Although far-right parties have surged across Europe, the response to their gains has varied widely. In several countries, including France, Denmark, and Sweden, mainstream center-right and center-left parties attempted to curb the far right’s ascent by adopting some of their language and policies—particularly on potent issues such as immigration—with the hope of attracting voters back from the fringes. In others, the mantra of “if you can’t beat them, join them” won out, resulting in the emergence of far-right parties in coalition governments in countries including Austria and Italy. (Though it’s worth noting that few of these coalitions have survived full terms.)
In Germany, however, the tactic has always been a simple one: complete exclusion. The reason for this is primarily historical. As a country deeply conscious of its Nazi past, the mere thought of allowing a far-right party like the AfD into government “would be a historical minefield,” Sudha David-Wilp, the deputy director of the German Marshall Fund in Berlin, told me. This is the reason that the country’s mainstream parties have mostly ruled out working with the AfD, and it also helps explain why the events in Thuringia reverberated in the way that they did. Though the candidate for governor wasn’t himself a member of the AfD, fears abound that the emergence of the far right as kingmakers, even at the local level, could put the party on a path to national dominance. After all, it was in Thuringia that the first Nazi politicians assumed office in the waning days of the Weimar Republic—then, too, with the support of conservative parties—before ultimately advancing to the national stage.
Not all of these strategies have been effective, though. Across Europe, mainstream parties’ tactic of imitating their far-right counterparts in a bid to undermine them hasn’t been proved to work: Not only do these parties fail to attract enough far-right voters (as France’s former far-right leader Jean-Marie Le Pen put it, “Voters always prefer the original to the copy”), but they also risk alienating their more traditional supporters in the process.

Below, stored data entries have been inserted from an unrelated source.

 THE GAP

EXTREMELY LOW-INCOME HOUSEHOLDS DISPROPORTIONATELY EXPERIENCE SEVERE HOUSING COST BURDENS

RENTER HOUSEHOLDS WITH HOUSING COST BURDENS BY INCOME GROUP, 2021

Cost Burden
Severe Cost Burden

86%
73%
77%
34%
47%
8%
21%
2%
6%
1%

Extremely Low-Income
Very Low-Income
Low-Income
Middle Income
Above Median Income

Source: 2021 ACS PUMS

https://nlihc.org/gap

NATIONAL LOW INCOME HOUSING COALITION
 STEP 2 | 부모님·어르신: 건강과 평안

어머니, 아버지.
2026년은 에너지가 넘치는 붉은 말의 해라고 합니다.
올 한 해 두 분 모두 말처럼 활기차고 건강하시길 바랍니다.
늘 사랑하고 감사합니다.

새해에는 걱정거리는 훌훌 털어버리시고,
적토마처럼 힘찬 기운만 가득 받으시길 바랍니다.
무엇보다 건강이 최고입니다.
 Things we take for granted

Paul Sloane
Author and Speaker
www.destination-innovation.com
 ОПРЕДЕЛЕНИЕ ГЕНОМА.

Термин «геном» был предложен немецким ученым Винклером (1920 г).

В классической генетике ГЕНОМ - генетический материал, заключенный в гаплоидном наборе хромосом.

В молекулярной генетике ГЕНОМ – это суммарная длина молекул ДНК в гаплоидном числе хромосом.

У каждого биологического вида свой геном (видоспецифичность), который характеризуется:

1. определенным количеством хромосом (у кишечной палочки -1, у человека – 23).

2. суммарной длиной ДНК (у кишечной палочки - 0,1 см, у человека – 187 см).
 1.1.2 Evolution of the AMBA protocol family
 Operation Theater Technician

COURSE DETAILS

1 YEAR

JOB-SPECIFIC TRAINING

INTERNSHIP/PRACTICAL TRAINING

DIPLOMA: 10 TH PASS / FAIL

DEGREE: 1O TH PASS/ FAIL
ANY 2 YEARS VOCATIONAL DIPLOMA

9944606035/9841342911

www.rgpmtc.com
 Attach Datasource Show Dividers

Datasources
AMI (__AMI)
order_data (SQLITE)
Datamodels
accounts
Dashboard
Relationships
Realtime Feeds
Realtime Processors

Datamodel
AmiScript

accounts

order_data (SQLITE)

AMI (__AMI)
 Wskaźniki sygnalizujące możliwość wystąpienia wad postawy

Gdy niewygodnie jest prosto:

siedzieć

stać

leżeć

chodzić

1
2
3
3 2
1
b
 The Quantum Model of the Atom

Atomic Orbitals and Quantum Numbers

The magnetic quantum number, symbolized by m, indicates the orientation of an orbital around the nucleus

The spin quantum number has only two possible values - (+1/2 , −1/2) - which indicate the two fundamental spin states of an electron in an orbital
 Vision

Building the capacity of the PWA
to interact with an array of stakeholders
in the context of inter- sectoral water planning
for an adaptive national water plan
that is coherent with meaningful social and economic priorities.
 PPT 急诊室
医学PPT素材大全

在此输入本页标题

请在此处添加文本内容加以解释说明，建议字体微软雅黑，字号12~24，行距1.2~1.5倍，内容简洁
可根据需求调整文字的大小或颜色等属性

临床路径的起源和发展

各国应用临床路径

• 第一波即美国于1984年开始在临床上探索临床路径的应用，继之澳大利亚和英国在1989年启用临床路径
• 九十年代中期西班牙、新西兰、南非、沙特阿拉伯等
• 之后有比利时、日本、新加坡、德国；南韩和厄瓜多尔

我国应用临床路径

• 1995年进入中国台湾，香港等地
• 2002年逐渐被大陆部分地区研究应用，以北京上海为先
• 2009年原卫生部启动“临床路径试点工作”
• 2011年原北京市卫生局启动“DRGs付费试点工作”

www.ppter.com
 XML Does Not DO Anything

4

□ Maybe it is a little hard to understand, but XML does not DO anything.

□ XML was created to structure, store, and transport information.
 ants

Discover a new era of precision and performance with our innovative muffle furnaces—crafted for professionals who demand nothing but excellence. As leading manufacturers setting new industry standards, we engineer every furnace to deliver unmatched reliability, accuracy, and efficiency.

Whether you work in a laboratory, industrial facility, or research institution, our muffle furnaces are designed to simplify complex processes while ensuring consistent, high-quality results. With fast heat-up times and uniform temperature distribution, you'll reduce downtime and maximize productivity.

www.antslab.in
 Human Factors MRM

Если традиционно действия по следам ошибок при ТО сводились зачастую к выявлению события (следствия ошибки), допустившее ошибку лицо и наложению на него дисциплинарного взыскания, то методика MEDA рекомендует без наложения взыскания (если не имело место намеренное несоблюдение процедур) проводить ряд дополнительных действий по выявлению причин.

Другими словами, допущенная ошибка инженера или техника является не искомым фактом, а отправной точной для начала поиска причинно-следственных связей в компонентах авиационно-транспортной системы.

“There is no evidence that shifting to the right diminishes the electoral support for the radical right,” Werner Krause, a research fellow at the WZB Berlin Social Science Center, told me. By copying their positions, he added, mainstream parties risk “legitimizing and normalizing” them instead.
Nor is there evidence to suggest that far-right parties, once in power, necessarily lose support (the theory being that inviting them into government would dull their extremism, or otherwise reveal that extremism to the wider public). In Italy, for example, Matteo Salvini’s League maintained its strength while in government, momentum it has kept since being booted from the governing coalition last year. Even in Austria, although the scandal-ridden Freedom Party has fallen in the polls, its core base of supporters remains intact.